Friday Feature: Beth Harberts

Injury. Injury. Injury. That is the one word that Spartan women’s water polo player Beth Harberts had heard too much in her collegiate career. While one might never want to think about that word again, Harberts tells a story of overcoming her injuries and actually becoming a better player of the game from what she learned sitting on the sidelines.

Harberts got her swimming legs after watching her four older sisters swimming in grandma’s pool. Her interest in water polo began when her older sister Kari played in high school. Kari then played at CS San Bernardino from 2000-03 and is the fifth all-time leading scorer there with 120 goals and was someone Beth looked up to in deciding to play the sport.

“Women’s water polo was just starting in high school when Kari played,” said Harberts. “Because I didn’t play any organized sports or have a competitive swimming background, I thought this would be a good sport for me to at least try out. Water polo is so intense and aggressive that I was attracted to it instantly once I learned how to play”

Water polo gave Harberts the challenge she was looking for athletically. Because the sport is relatively young, she was able to be successful in her high school career at Redlands High School while still learning the intricacies of the game.

“The sports is just so intense and aggressive that it just attracted me to it instantly once I started playing and learning how to play,” said Harberts. “The challenge itself was fun. Not only do you have to have your swimming conditioning down, you have to be somewhat coordinated to move throughout the water and be able to handle a ball and another person hanging on you. Going from base zero to building my skills was the challenge for me.”

After her four-year playing career at Redlands, Harberts made the choice to come to San Jose State. Two people were key in persuading her to become a Spartan – head coach Lou Tully and current teammate Angela Riddle.

“I really liked Lou out of all the coaches I met when I was recruited,” stated Harberts. “He is more concerned with the holistic approach to his athletes and really cares and is concerned about family issues and wants to help you. I just felt like I was a Spartan after my recruiting trip. Angela and I knew each other in high school and helped push me to come here.”

Once she reached the San Jose State campus, things changed for Harberts. She wanted to develop her two-meter skills and become quicker in the pool. She wanted to be thought of as a good player first and a freshman second. Harberts also found out that playing collegiate water polo is much different from playing in high school.

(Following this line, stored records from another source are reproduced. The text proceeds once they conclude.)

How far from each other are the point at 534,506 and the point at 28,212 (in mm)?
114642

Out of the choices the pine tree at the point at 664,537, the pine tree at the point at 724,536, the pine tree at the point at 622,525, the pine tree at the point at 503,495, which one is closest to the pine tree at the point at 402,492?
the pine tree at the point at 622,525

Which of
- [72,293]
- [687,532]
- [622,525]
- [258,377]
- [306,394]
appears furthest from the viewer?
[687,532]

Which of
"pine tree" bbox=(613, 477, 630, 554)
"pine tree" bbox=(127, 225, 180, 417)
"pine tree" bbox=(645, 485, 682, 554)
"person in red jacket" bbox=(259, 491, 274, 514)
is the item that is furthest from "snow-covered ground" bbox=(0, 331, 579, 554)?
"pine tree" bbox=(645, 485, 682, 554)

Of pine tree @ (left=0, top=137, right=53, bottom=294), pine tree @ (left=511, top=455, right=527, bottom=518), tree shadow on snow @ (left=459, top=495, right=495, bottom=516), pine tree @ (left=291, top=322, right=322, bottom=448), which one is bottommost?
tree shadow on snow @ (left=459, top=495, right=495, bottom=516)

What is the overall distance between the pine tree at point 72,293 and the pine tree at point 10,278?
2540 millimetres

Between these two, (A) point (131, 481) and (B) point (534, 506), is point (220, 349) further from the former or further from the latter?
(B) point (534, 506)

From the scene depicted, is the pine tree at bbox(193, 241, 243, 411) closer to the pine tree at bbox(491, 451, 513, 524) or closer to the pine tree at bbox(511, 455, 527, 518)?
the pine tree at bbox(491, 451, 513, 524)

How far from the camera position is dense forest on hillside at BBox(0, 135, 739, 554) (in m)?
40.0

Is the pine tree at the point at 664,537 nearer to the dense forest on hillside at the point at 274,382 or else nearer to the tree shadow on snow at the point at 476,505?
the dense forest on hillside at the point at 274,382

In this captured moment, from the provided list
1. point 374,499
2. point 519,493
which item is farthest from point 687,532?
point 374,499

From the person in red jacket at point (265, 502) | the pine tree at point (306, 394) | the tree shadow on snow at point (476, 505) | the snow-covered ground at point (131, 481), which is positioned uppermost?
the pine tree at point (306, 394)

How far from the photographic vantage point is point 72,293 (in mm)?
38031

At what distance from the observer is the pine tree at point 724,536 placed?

“My first game, in a scrimmage against Stanford during the preseason, I tried to get position and move my defender, and it felt like I was trying to move a wall. I knew at that point that I needed to make the transition on my own and not just let it happen. I started lifting weights and worked on swimming which would help my conditioning and increase my playing time.”

Harberts then started her journey through injuries and rehab. Her freshman year, Harberts was third on the team in scoring 25 goals despite playing with pain in her wrist that was later diagnosed as a stress fracture. She had to play the season with a pad taped to her hand. That bothered her a lot because it hurt to catch the ball, and she didn’t get to make the impression she wanted her first season.